▸ Page:

Hi I am trying to evaluate a integral and I am hoping for some assistance
$$\int \frac{9x^2}{(x^6+9)} dx $$
I have rewritten the problem as shown below
$$\int 9x^2(x^6+9)^{-1}dx$$
Therefore I attempted the question by using integration by parts
$$\int udv = uv- \int vdu$$
$$u = (x^6+9)^{-1}$$ $$du = -6x^5(x^6+9)^{-2} dx$$
$$dv = 9x^2dx$$ $$v = 3x^3$$
Therefore substituting into the integration by parts formula we get
$$\int 9x^2(x^6+9)^{-1} dx = 3x^3(x^6+1)^{-1} - \int -18x^8(x^6+9)^{-2} dx$$
$$\int 9x^2(x^6+9)^{-1} dx = 3x^3(x^6+1)^{-1} - \int 3x^3 \frac{-6x^5}{(x^6+9)^2}dx$$
Then i tried using integration by substitution here
$$let u = x^6+9$$
$$\frac{du}{dx} = 6x^5$$
$$\frac{du}{6x^5} = dx$$
$$\int 9x^2(x^6+1)^{-1} dx = 3x^3(x^6+1)^{-1} - \int \frac{-3x^3}{u^2}du$$
This is where i have reached in terms of evaluating the problem When making the substitution I have gotten a $3x^3$ within the integral I am hoping someone can help evaluate this integral.
Now i am working on Picards Method of successive approximations
$$y_0 = y_0 \int f(x,y_0) dx$$
the ODE given was $$y' = \frac{x^2}{y^2+1}$$
$$x_0 = 0, y_0 =0$$
Therefore first approximation given by the following
$$y_1 = y_0 + \int f(x,y_0)dx$$
therefore y1
$$y_1 = 0 + \int \frac{x^2}{0+1} dx$$
$$y_1 = \frac{x^3}{3}$$
Second approximation
$$y_2 = y_0 + \int f(x,y_1)dx$$
Therefore we get the following
$$y_2 = 0 + \int \frac{x^2}{\frac{x^6}{9}+1} dx$$
and this is why i am trying to evalaute the integral but the solution which i am seeing is in the form
$$y = \frac{x^3}{3}+\frac{-x^9}{81}$$
and i am trying to see how they arrvied at this answer
$$I=\int \frac{9x^2}{(x^6+9)} dx$$ $$I=\int \frac{3dx^3}{(x^3)^2+9} =\int \frac{dx^3/3}{(x^3/3)^2+1} $$ $$I=\int \frac{du}{u^2+1} $$ Where $u=\dfrac {x^3}3$. Then use the $\arctan $ function. $$I=\arctan u +C=\arctan \left(\dfrac {x^3}3 \right)+C $$

▸ Listing:
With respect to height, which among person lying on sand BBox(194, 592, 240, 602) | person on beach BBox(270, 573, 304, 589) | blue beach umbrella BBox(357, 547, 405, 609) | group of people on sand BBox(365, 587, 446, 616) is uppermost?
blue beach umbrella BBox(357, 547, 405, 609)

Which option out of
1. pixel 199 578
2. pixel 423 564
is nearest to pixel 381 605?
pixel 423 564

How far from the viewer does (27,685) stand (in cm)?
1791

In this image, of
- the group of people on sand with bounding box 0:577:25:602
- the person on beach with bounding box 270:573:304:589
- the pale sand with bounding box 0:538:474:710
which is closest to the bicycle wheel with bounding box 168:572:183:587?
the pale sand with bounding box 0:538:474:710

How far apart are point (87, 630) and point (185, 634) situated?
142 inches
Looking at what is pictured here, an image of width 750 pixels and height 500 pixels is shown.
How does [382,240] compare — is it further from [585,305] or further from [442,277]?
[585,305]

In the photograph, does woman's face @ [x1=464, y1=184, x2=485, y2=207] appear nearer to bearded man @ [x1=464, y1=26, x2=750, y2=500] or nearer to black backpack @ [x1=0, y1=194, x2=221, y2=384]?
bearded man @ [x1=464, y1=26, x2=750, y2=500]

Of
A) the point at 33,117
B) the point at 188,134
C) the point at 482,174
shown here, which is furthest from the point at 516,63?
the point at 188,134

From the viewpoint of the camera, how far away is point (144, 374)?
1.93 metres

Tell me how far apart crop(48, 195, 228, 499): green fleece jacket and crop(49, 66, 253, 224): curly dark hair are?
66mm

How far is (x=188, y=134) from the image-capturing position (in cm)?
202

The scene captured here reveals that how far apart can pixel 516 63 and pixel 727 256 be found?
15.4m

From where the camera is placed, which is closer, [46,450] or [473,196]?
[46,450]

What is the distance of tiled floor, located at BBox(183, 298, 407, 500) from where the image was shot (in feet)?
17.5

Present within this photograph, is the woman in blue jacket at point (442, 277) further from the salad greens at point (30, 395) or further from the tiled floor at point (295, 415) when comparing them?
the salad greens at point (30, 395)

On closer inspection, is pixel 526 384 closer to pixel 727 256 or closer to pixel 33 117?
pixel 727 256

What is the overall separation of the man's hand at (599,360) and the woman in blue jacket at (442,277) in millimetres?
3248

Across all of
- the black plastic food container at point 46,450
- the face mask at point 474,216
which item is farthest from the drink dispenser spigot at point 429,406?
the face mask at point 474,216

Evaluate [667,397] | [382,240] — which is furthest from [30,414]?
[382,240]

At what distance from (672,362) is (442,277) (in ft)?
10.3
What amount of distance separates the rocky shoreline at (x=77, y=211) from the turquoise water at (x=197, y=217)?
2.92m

▸ Objective: In the integration thread, what substitution does the reply use to evaluate the integral?

▸ The output: The reply substitutes u = x³/3.